In implementation, shared experts often merge multiple shared expert parameters into a larger MLP computation. During upcycling, the parameters of the Dense network are used to initialize MoE. Given that the MLP layers of fine-grained experts are generally small, each expert can only use part of the MLP parameters. The ideal partitioning method is to split different types of information from Dense into different experts to meet their own needs. However, finding such methods is difficult. The existence of shared experts allows Dense parameters to be loaded without partitioning, thus retaining the original capabilities of Dense to a greater extent. The reason for upcycling instead of training from scratch is simple: MoE training is too slow.
Device-Limited Routing
Considering the dependence of MoE models on communication capabilities during training, the pressure is placed on the hardware and framework layers. DeepSeek V2 proposes the use of Device-Limited Routing to reduce overall communication pressure, but I have not fully understood the implementation details, and I have raised an issue with the official team, hoping to clarify this point in the future.

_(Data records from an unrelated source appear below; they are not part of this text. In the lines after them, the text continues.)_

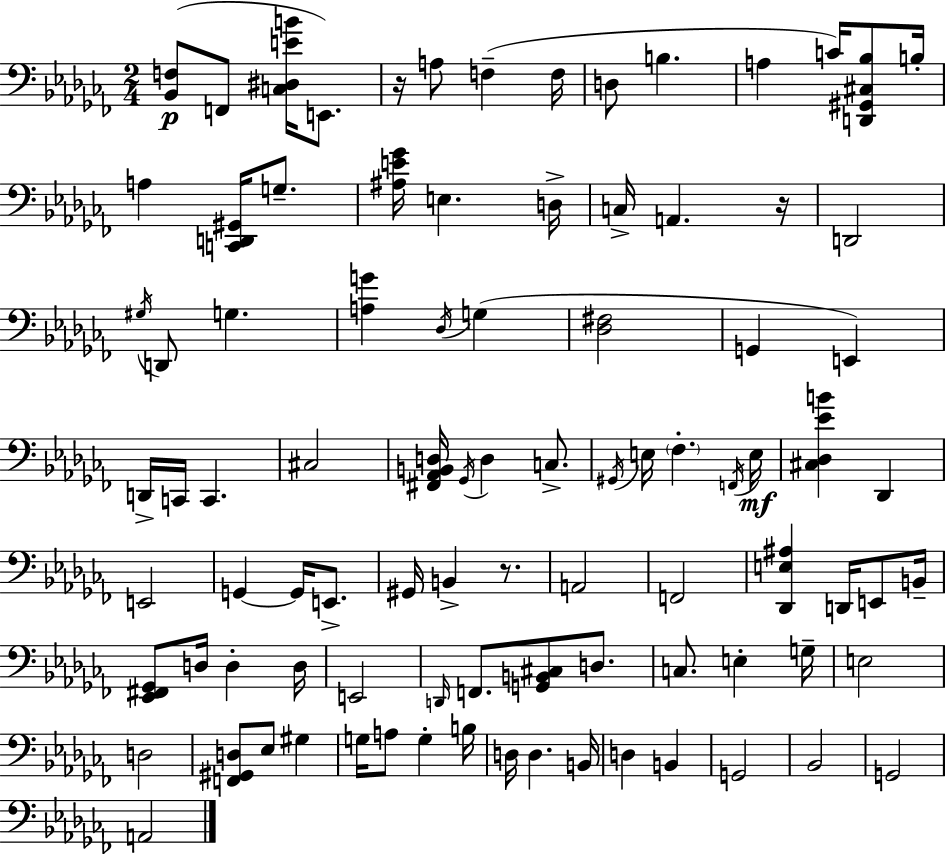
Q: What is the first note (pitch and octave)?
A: F2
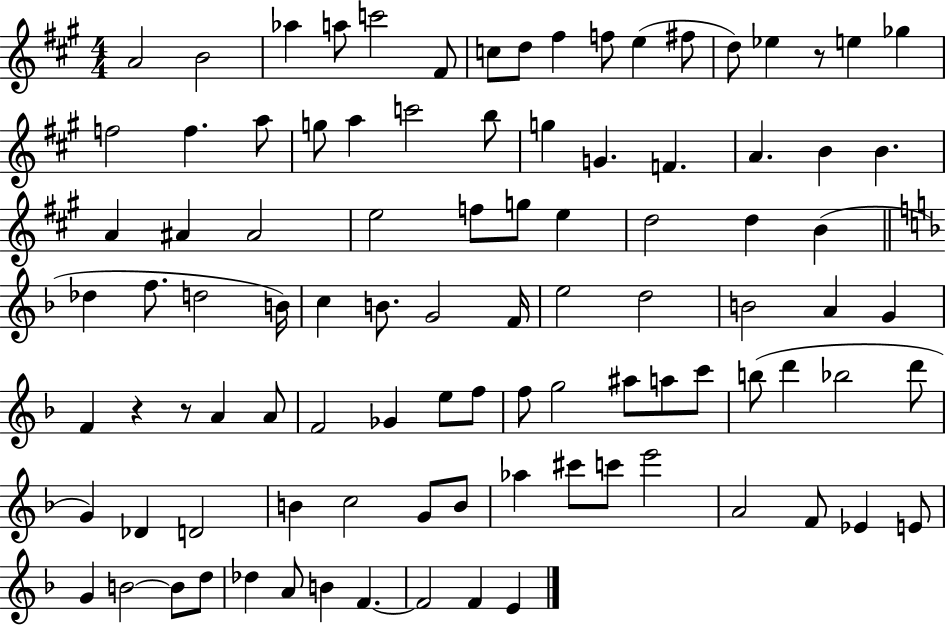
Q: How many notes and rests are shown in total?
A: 97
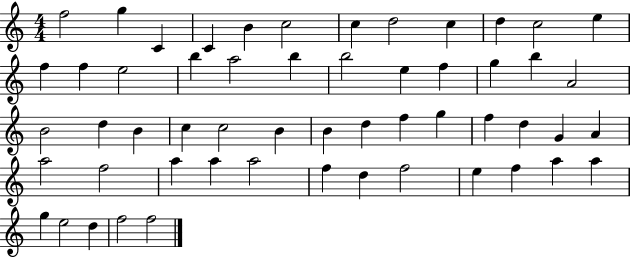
X:1
T:Untitled
M:4/4
L:1/4
K:C
f2 g C C B c2 c d2 c d c2 e f f e2 b a2 b b2 e f g b A2 B2 d B c c2 B B d f g f d G A a2 f2 a a a2 f d f2 e f a a g e2 d f2 f2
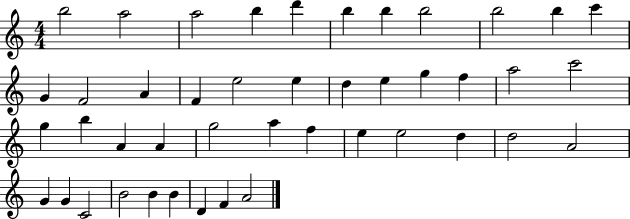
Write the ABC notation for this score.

X:1
T:Untitled
M:4/4
L:1/4
K:C
b2 a2 a2 b d' b b b2 b2 b c' G F2 A F e2 e d e g f a2 c'2 g b A A g2 a f e e2 d d2 A2 G G C2 B2 B B D F A2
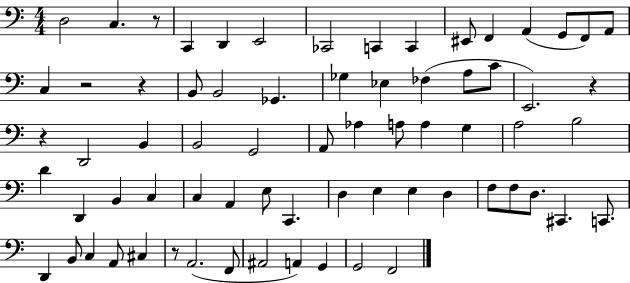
X:1
T:Untitled
M:4/4
L:1/4
K:C
D,2 C, z/2 C,, D,, E,,2 _C,,2 C,, C,, ^E,,/2 F,, A,, G,,/2 F,,/2 A,,/2 C, z2 z B,,/2 B,,2 _G,, _G, _E, _F, A,/2 C/2 E,,2 z z D,,2 B,, B,,2 G,,2 A,,/2 _A, A,/2 A, G, A,2 B,2 D D,, B,, C, C, A,, E,/2 C,, D, E, E, D, F,/2 F,/2 D,/2 ^C,, C,,/2 D,, B,,/2 C, A,,/2 ^C, z/2 A,,2 F,,/2 ^A,,2 A,, G,, G,,2 F,,2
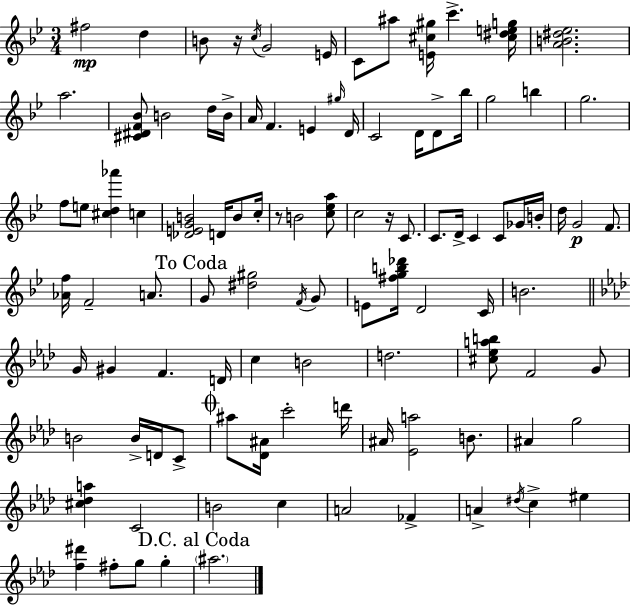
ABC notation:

X:1
T:Untitled
M:3/4
L:1/4
K:Bb
^f2 d B/2 z/4 c/4 G2 E/4 C/2 ^a/2 [E^c^g]/4 c' [^c^deg]/4 [AB^d_e]2 a2 [^C^DF_B]/2 B2 d/4 B/4 A/4 F E ^g/4 D/4 C2 D/4 D/2 _b/4 g2 b g2 f/2 e/2 [^cd_a'] c [_DEGB]2 D/4 B/2 c/4 z/2 B2 [c_ea]/2 c2 z/4 C/2 C/2 D/4 C C/2 _G/4 B/4 d/4 G2 F/2 [_Af]/4 F2 A/2 G/2 [^d^g]2 F/4 G/2 E/2 [^fgb_d']/4 D2 C/4 B2 G/4 ^G F D/4 c B2 d2 [^c_eab]/2 F2 G/2 B2 B/4 D/4 C/2 ^a/2 [_D^A]/4 c'2 d'/4 ^A/4 [_Ea]2 B/2 ^A g2 [^c_da] C2 B2 c A2 _F A ^d/4 c ^e [f^d'] ^f/2 g/2 g ^a2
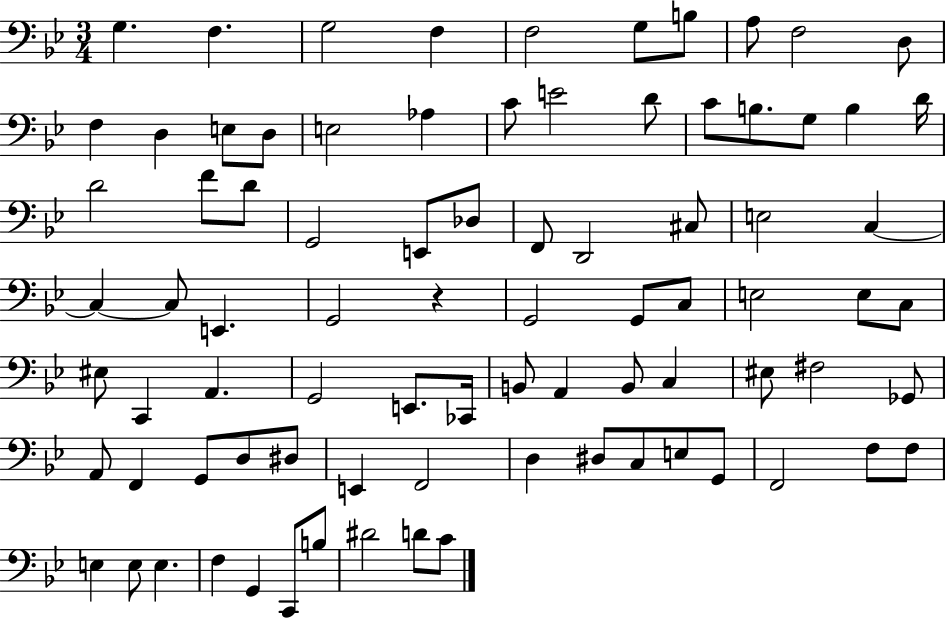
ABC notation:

X:1
T:Untitled
M:3/4
L:1/4
K:Bb
G, F, G,2 F, F,2 G,/2 B,/2 A,/2 F,2 D,/2 F, D, E,/2 D,/2 E,2 _A, C/2 E2 D/2 C/2 B,/2 G,/2 B, D/4 D2 F/2 D/2 G,,2 E,,/2 _D,/2 F,,/2 D,,2 ^C,/2 E,2 C, C, C,/2 E,, G,,2 z G,,2 G,,/2 C,/2 E,2 E,/2 C,/2 ^E,/2 C,, A,, G,,2 E,,/2 _C,,/4 B,,/2 A,, B,,/2 C, ^E,/2 ^F,2 _G,,/2 A,,/2 F,, G,,/2 D,/2 ^D,/2 E,, F,,2 D, ^D,/2 C,/2 E,/2 G,,/2 F,,2 F,/2 F,/2 E, E,/2 E, F, G,, C,,/2 B,/2 ^D2 D/2 C/2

MLA: Multi-Head Latent Attention
The schematic diagram from the paper is as follows:
The overall understanding is that MLA is an enhanced version of MQA, capable of achieving the same inference speed while delivering better performance. Here’s a brief introduction to how it works:
-
In MHA, KV is mapped to the same dimension as Q, so a large amount of KV needs to be retained during inference. MLA maps KV to a smaller dimension and then maps it back to the same dimension as Q. Since QK and OV belong to a hidden matrix during the attention computation, the upward mapping matrix can be absorbed into it, ensuring that during inference, only a smaller dimension of KV values needs to be retained. -
Since RoPE applies different matrix transformations to the QK vectors of tokens at different positions, this disrupts the matrix fusion operation in MLA. DeepSeek-V2’s approach is to perform RoPE separately on a smaller dimension of QK. This means that MLA retains some of the MHA calculations; whether performing RoPE in a smaller dimension impacts the results still needs further validation.
Conclusion
This concludes the interpretation of DeepSeek-V2, which is indeed a technical report filled with valuable insights. It is clear that DeepSeek is innovatively addressing problems. Innovating within non-research institutions is challenging due to the need to integrate scenarios, which limits the technologies that can be applied and increases the number of factors to consider. Innovation often arises spontaneously, not through deliberate arrangements or teaching, and it also requires a relaxed environment to boldly engage in aimless experimentation. Innovation is high-risk, expensive, and inefficient, but I am pleased to see a company that maintains such a hardcore technical style.